Reading passage:
———

# Town name ideas for a creepy forest town?



## feminist (Jul 2, 2015)

I reset my town for the second time today. I needed a fresh start. again. So, my idea for this town is a creepy little forest that seems like it was once maybe a town but it's been overrun by foliage. Also maybe a little Twin Peaks-esque or maybe even like a Blair Witch Project forest kind of feel. 
Any ideas?


----------



## feminist (Jul 2, 2015)

i doesn't seem like many are online but boost? :^)


----------



## Clavis (Jul 2, 2015)

Hiiiii

I love your town idea 

Here are some ideas :

-Hollow (this seems pretty evident because of sleepy hollow and such, but it has a ring to it.)

-Beware (Kind of like a warning name before a "haunted" forest)

-Wraith 

-Perdition (Means "eternal damnation")

-Banshee

-Wander (as in wandering aimlessely)


----------



## pika62221 (Jul 2, 2015)

Fatal Frame. It's one horror game on the Wii U, and has elements that can easily be implemented on New Leaf, just look how Aika did it!


----------



## Astro Cake (Jul 2, 2015)

Driftwood.


----------



## MidnightCthulhu (Jul 2, 2015)

Ooh, I love Twin Peaks! Hmm...Maybe Twinpeak would be good, or is it too lazy ^^' How about Murkwood?


----------



## feminist (Jul 2, 2015)

Thanks for all of the ideas!


----------



## Rasha (Jul 2, 2015)

how about something like black hole? to me black holes are like the scariest thing that exist!! just read about it *shivers*
https://en.wikipedia.org/wiki/Black_hole


----------



## axo (Jul 2, 2015)

pika62221 said:


> Fatal Frame. It's one horror game on the Wii U, and has elements that can easily be implemented on New Leaf, just look how Aika did it!



I love that game.

- - - Post Merge - - -

Vedtorp from the game Year Walk. It takes place in rural, foresty Sweden and is an extremely creepy horror game.


----------



## The221Believer (Jul 2, 2015)

Mournwood.

Flicker--the last flicker of light before the dark takes you. The final flicker of hope before you realise all is lost and your fate is sealed. Plus, it sounds nice at first but then the true horror is revealed once you're there  

Greywood. Grey is a colour often associated with fear and lack of night vision. What could be creeping up on you in the forests of the night?

———

Source data:
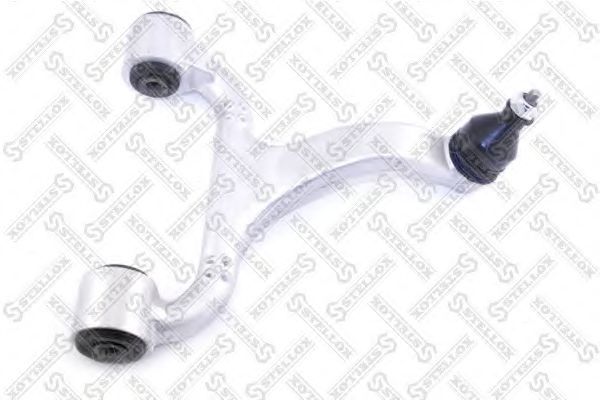 Рычаг подвески STELLOX 57-02918-SX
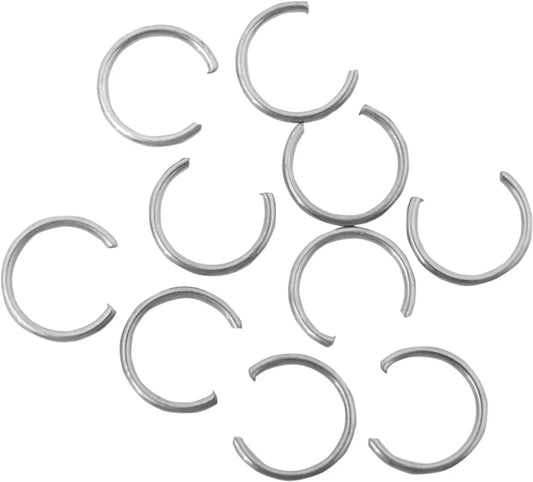 MOTION PRO Gas- och tomgångskabelklämmor 10-pack bild 1 PMMEDIA:ab9b79e805bdf529
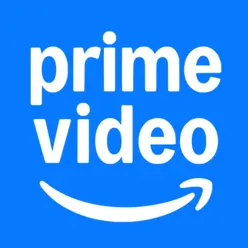 Best Apps Like HiTV: Amazon Prime Video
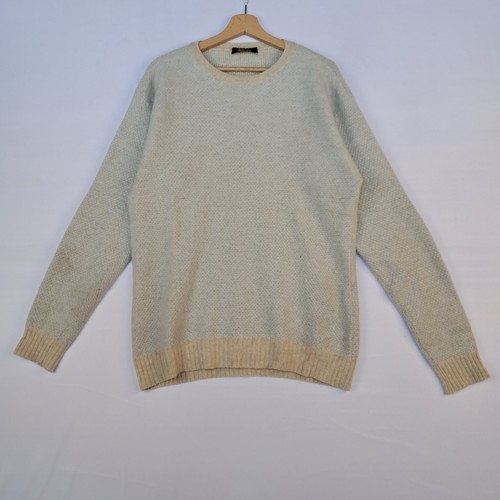 Maglione loro piana puro - maglione,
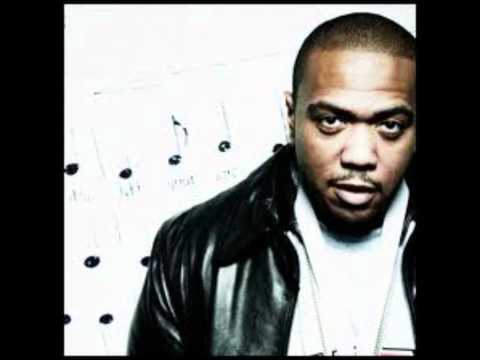 Sebastian - Hungry (Feat. Sincere & Ms. Jade & Tim) Produced By Timbaland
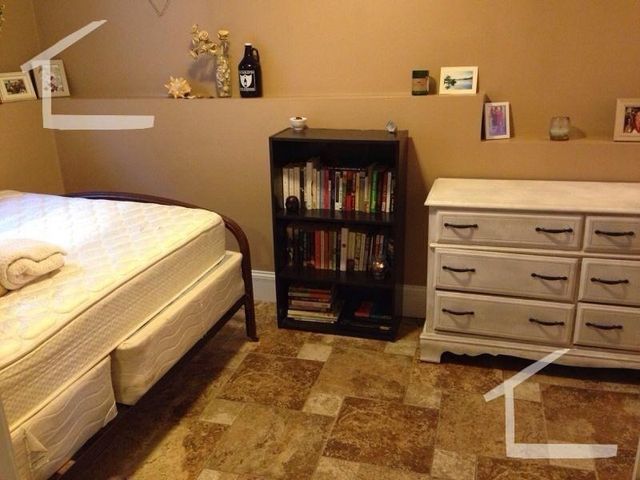 8 St. Lukes Rd B, Boston, MA 02134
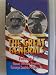 The Great Generals - Omar Nelson Bradley and George Smith Patton, Jr. - Volume 2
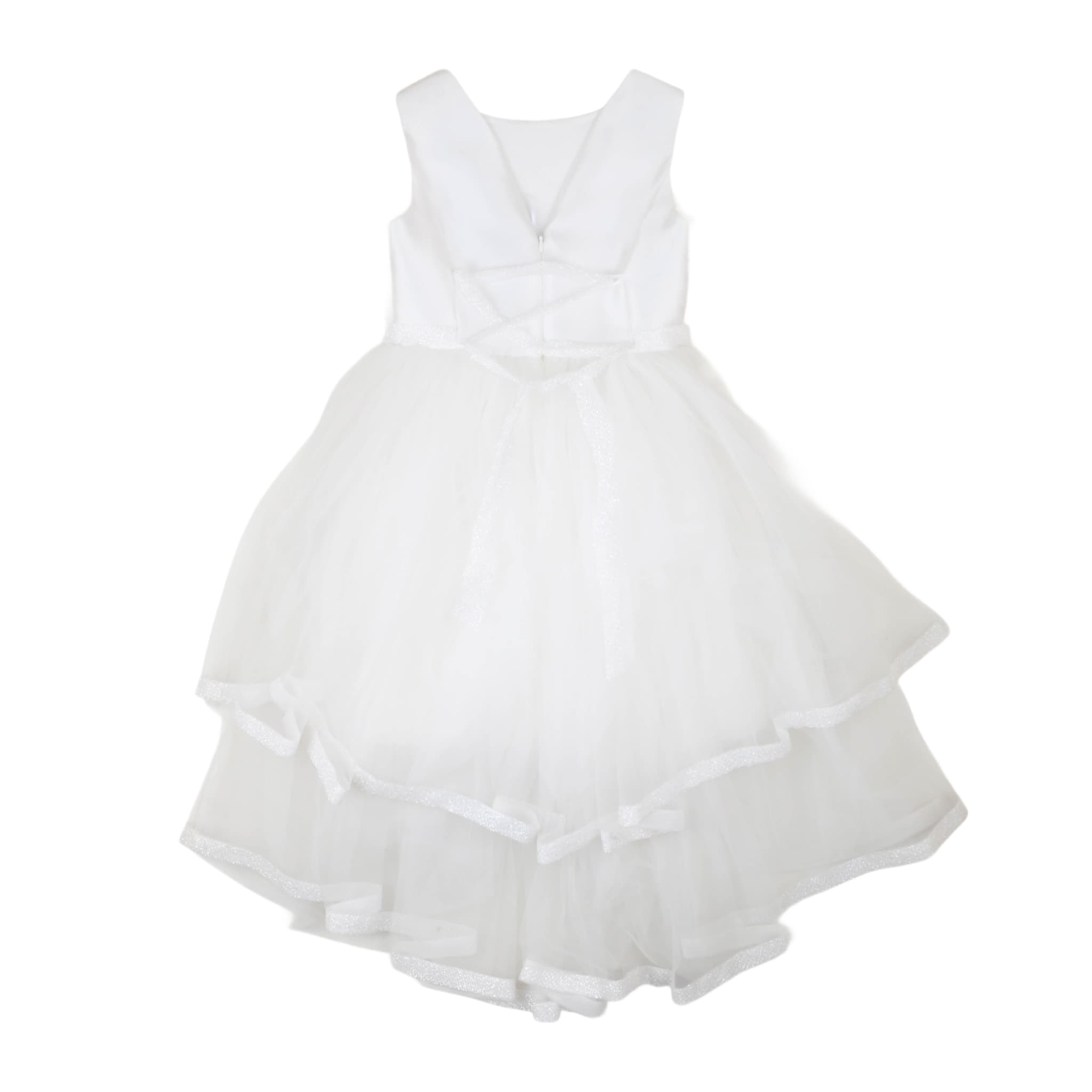 Abiti - carlo pignatelli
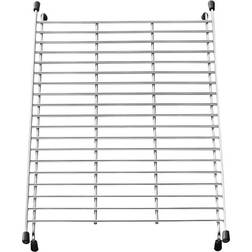 Blanco Pleon Grid Opvaskestativ 25.15cm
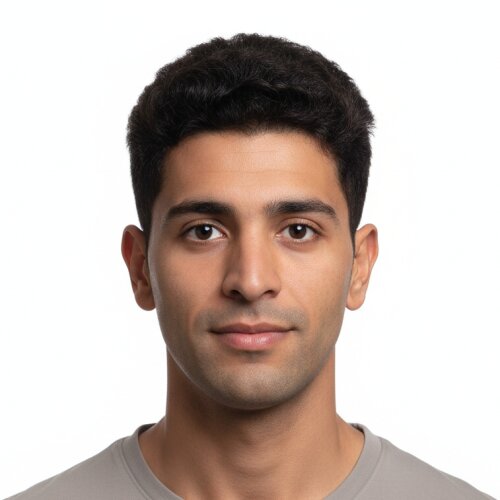 Rasoul Moradi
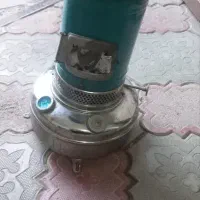 پشتی|پشتی|قوچان, |دیوار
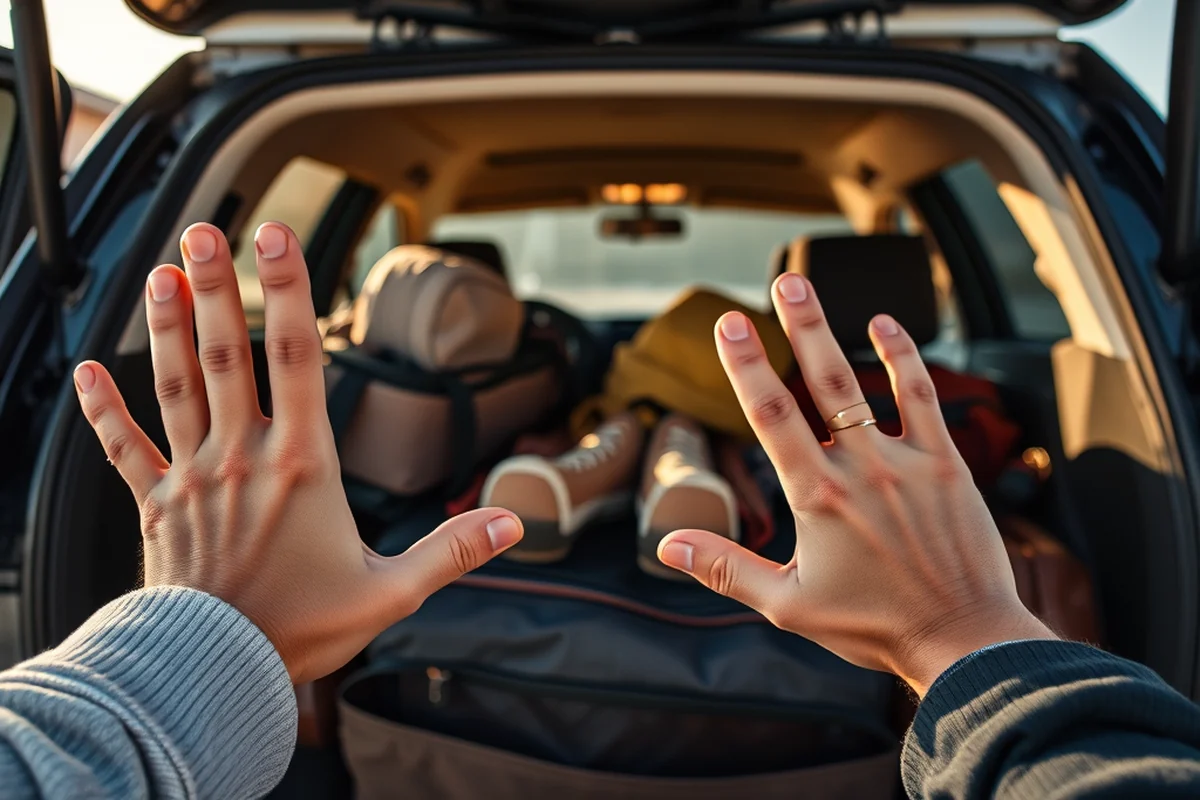 car trip activities itineraries routes that actually work — Car Trip Activities Itineraries Routes That Actually Work (step by step)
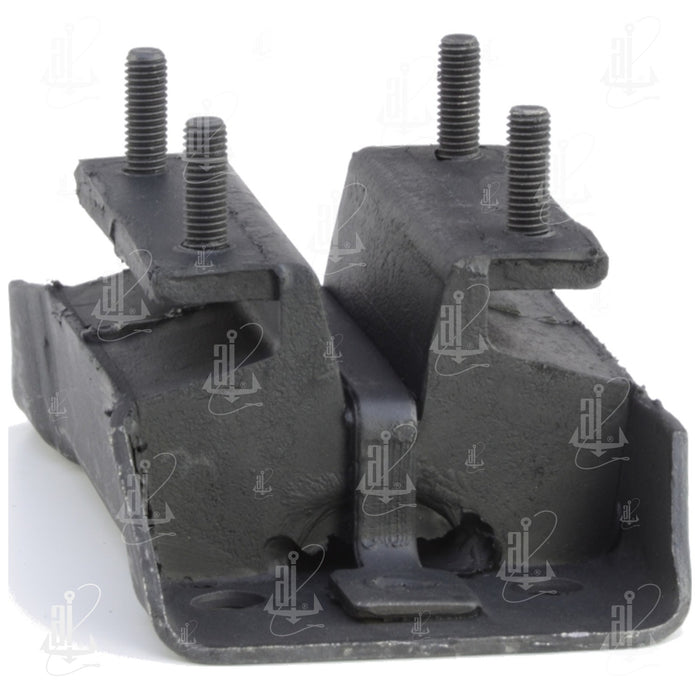 Anchor 2858 Manual Transmission Mount - Rear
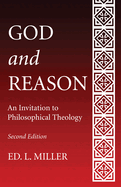 God and Reason, Second Edition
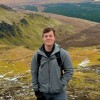 Sam Drackett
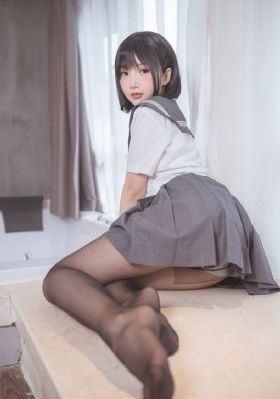 善良的女朋友2_BD英语高清完整版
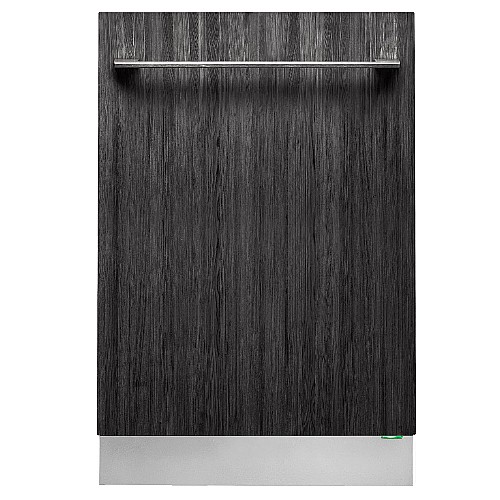 ���� ���� �������� ���� ASKO ���� ��� DFI655GXXL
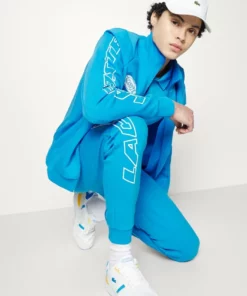 Lacoste EXCLUSIVE - Pantalon De Survêtement - Ibiza 10 Lacoste EXCLUSIVE - Pantalon De Survêtement - Ibiza -Lacoste Soldes Magasin 7da2835a18904775be832060b1500758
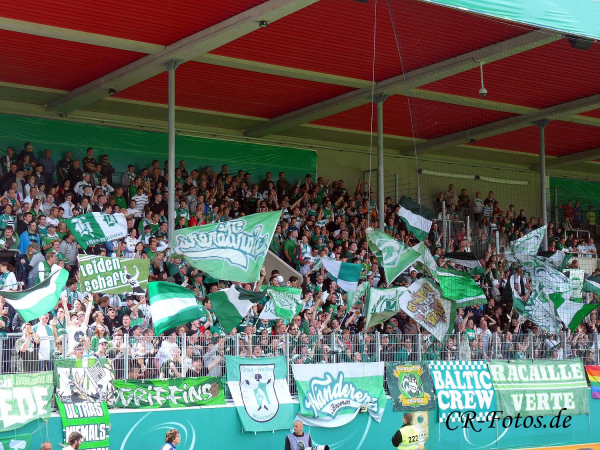 hdh-bremen-028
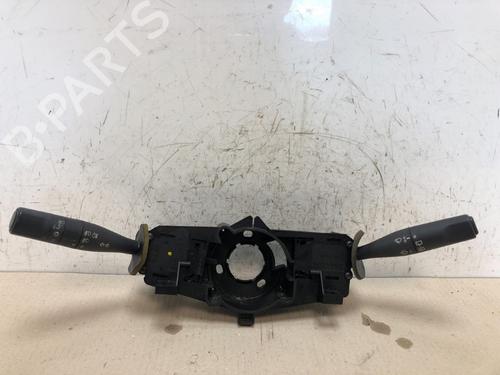 Steering column stalk PEUGEOT 206 Hatchback (2A/C) 1.1 i | BP15344990I23 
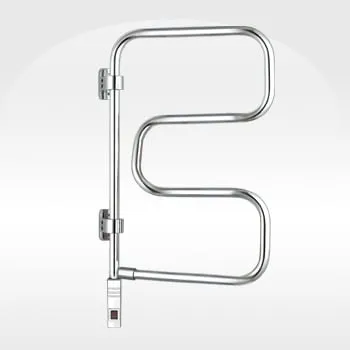 Slide of WarmlyYours.com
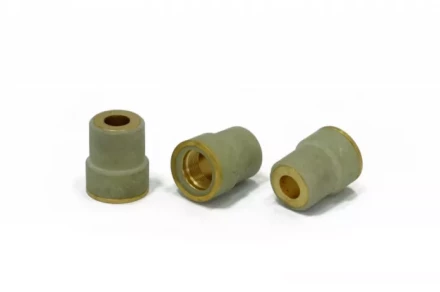 Насадка защитная LT81 стекловолокно PC0115-01 Ref. Aurora купить в Надыме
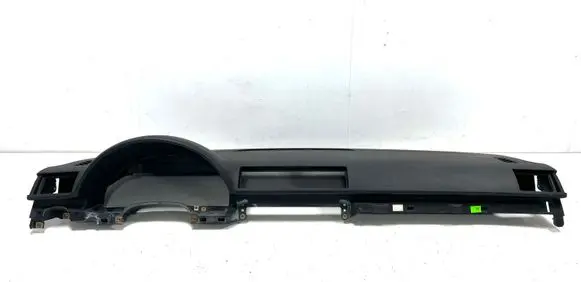 Audi A4 S4 B7 8E 8H Dashboard 8E1857067 8E1857033B 8E1857003F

———

Parts of the exercise:
1 - Copy the forum thread on creepy forest town names between "# Town name" and "kind of feel.", inclusive.
2 - For each statement, answer yes or no according to the forum thread on creepy forest town names, and quote the words that decide it.
(a) One suggested name is glossed as meaning "eternal damnation."
(b) Year Walk is set in rural Norway.
(c) The person who started the thread had reset the town once before that day.
3 - In the forum thread on creepy forest town names, what name did Astro Cake propose?

Task-by-task answers:
1 -
# Town name ideas for a creepy forest town?



## feminist (Jul 2, 2015)

I reset my town for the second time today. I needed a fresh start. again. So, my idea for this town is a creepy little forest that seems like it was once maybe a town but it's been overrun by foliage. Also maybe a little Twin Peaks-esque or maybe even like a Blair Witch Project forest kind of feel.

2 -
(a) Yes: "-Perdition (Means "eternal damnation")"
(b) No: "It takes place in rural, foresty Sweden"
(c) Yes: "I reset my town for the second time today."

3 - Driftwood.